Request — Print the data below without changes, starting at the line that contains "With regard to" and running through the end of the data, both ends included. Leave the pictures out of your answer.

Recorded information —
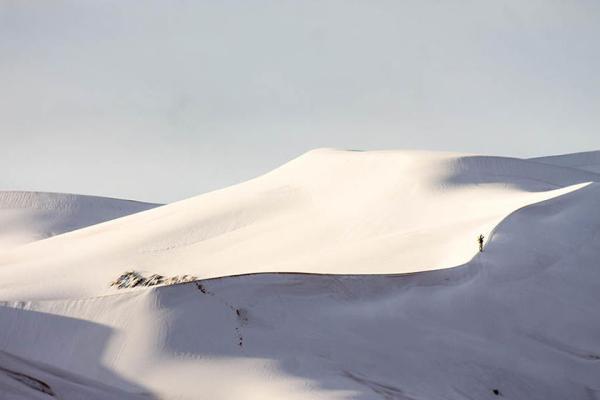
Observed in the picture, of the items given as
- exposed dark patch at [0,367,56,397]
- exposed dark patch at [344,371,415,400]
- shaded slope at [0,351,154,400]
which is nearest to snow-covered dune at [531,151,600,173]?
Result: exposed dark patch at [344,371,415,400]

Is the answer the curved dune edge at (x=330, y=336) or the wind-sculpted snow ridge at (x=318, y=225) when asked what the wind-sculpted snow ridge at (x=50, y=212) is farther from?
the curved dune edge at (x=330, y=336)

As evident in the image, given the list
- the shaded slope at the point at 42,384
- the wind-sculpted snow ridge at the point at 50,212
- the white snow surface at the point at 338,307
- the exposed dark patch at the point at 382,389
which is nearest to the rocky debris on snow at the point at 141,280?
the white snow surface at the point at 338,307

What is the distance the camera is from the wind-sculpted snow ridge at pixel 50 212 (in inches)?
1651

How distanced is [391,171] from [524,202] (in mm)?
6151

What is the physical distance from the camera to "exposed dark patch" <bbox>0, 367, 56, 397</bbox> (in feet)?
41.5

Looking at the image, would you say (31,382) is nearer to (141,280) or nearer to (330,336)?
(330,336)

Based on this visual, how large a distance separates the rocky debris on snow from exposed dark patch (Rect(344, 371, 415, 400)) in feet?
17.9

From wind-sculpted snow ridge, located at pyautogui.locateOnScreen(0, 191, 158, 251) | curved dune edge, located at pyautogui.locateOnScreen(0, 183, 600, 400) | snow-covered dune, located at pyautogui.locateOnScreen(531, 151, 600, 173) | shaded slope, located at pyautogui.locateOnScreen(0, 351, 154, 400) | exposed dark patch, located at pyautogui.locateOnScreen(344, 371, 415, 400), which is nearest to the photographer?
shaded slope, located at pyautogui.locateOnScreen(0, 351, 154, 400)

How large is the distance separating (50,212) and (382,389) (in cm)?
3028

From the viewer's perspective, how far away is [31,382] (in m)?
12.8

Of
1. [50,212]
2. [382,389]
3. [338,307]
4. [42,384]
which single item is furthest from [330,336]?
[50,212]

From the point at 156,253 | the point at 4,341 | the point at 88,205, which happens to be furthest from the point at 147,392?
the point at 88,205

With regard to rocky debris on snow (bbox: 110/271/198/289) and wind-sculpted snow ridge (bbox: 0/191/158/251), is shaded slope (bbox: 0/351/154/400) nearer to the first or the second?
rocky debris on snow (bbox: 110/271/198/289)

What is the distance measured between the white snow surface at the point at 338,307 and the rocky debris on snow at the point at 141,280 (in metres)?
0.43
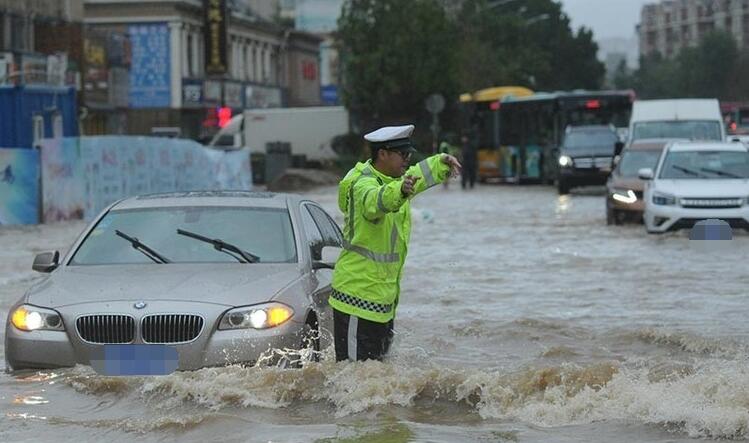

Result of this exercise —
With regard to rocky debris on snow (bbox: 110/271/198/289) and wind-sculpted snow ridge (bbox: 0/191/158/251), is shaded slope (bbox: 0/351/154/400) nearer to the first or the second?
rocky debris on snow (bbox: 110/271/198/289)

What is the distance measured between the white snow surface at the point at 338,307 and the rocky debris on snow at the point at 141,280 (in metres)?
0.43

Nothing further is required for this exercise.